原文:
+--

「仮面の王 イ・ソン」時代背景:世子のモデル、水事情と辺首会は?ドラマが伝えたいこととは…

2018年03月27日08時00分ドラマ

ユ・スンホ×キム・ソヒョン×キム・ミョンス(エル/INFNITE)出演韓国時代劇「仮面の王 イ・ソン」(原題:君主・仮面の主人)は、1700年代の朝鮮王朝が舞台!朝鮮全土の水を私有し、朝鮮を支配しようとする秘密結社・辺首会(ピョンスかい)と世子とが繰り広げる“水の戦争”を愛と友情とアクションたっぷりに描く!今回は、当時の時代背景や辺首会、そしてモデルになった世子などについて考えてみた!番組公式サイトで予告動画が公開されている。

★3月26日の放送記念取材会のレポートはコチラ⇒ユ・スンホ、キム・ソヒョン、キム・ミョンス(エル) NHK取材会再現レポート

※以下、たくさんの図表を開いて説明するので、確認したら閉じてくださいね。

■「仮面の王」どんな時代?
【朝鮮王朝系図】を開いてみよう。1700年代といえば第20代王・景宗、21代王・英祖、22代王・正祖の治世。この時代は、老論と小論という二大党派が熾烈な争いで政権を奪い合った時代。詳しくは【党派の歴史】で確認できる。

+--

表示情報:

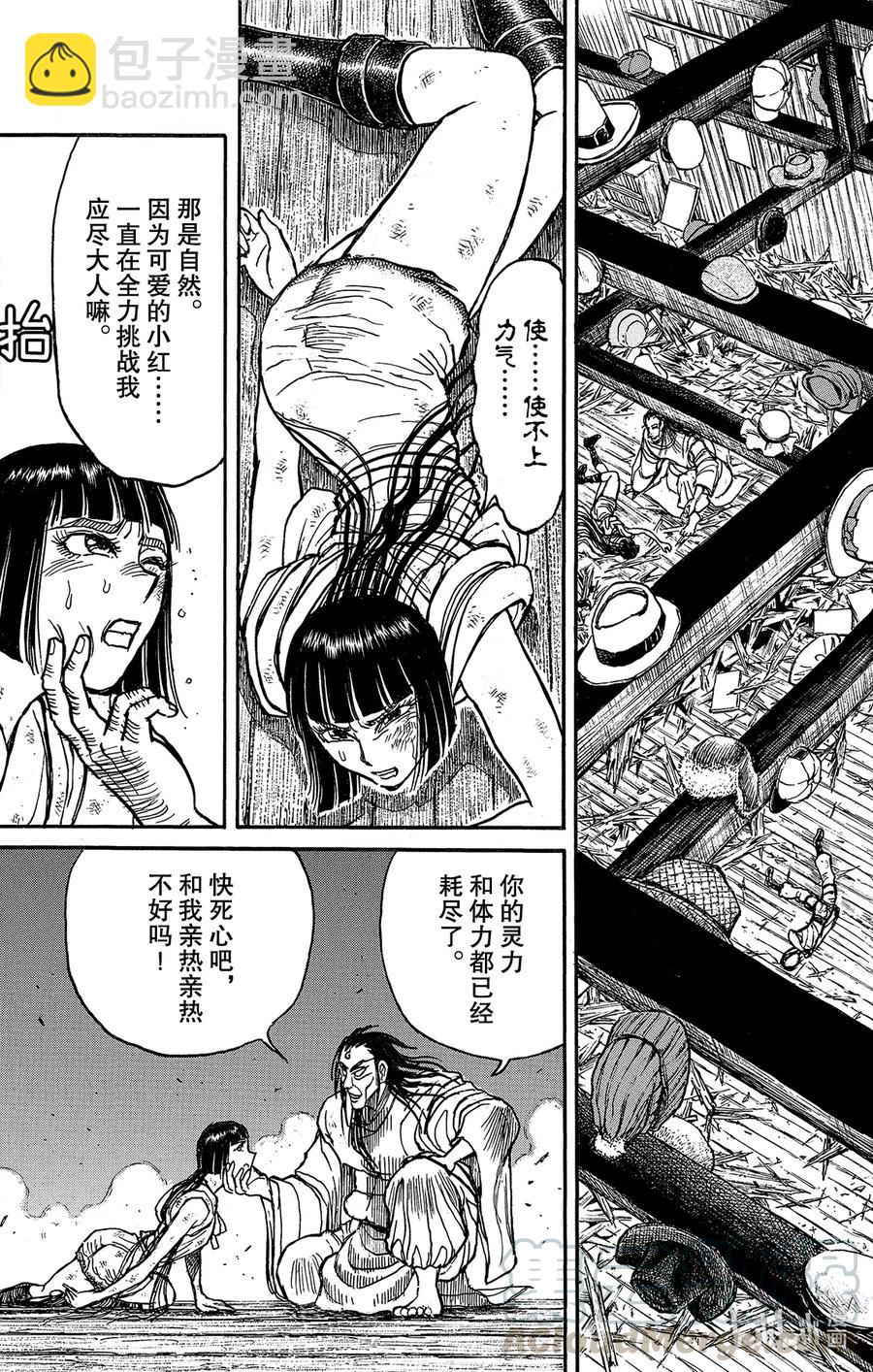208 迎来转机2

+--

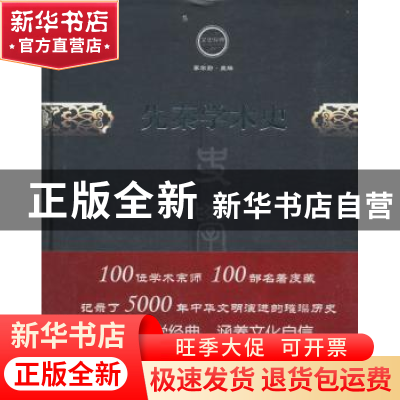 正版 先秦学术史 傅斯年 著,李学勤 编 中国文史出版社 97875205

+--

作業指示:
a. 原文によると、1700年代に激しく政権を奪い合った二大党派は何ですか。
b. 原文のうち、「ユ・スンホ×キム・ソヒョン×」から始まり「代。詳しくは【党派の歴史】で確認できる。」で終わる部分を、一字一句違えずに書き写してください。

課題別回答:
a. 老論と小論です。

b.
ユ・スンホ×キム・ソヒョン×キム・ミョンス(エル/INFNITE)出演韓国時代劇「仮面の王 イ・ソン」(原題:君主・仮面の主人)は、1700年代の朝鮮王朝が舞台!朝鮮全土の水を私有し、朝鮮を支配しようとする秘密結社・辺首会(ピョンスかい)と世子とが繰り広げる“水の戦争”を愛と友情とアクションたっぷりに描く!今回は、当時の時代背景や辺首会、そしてモデルになった世子などについて考えてみた!番組公式サイトで予告動画が公開されている。

★3月26日の放送記念取材会のレポートはコチラ⇒ユ・スンホ、キム・ソヒョン、キム・ミョンス(エル) NHK取材会再現レポート

※以下、たくさんの図表を開いて説明するので、確認したら閉じてくださいね。

■「仮面の王」どんな時代?
【朝鮮王朝系図】を開いてみよう。1700年代といえば第20代王・景宗、21代王・英祖、22代王・正祖の治世。この時代は、老論と小論という二大党派が熾烈な争いで政権を奪い合った時代。詳しくは【党派の歴史】で確認できる。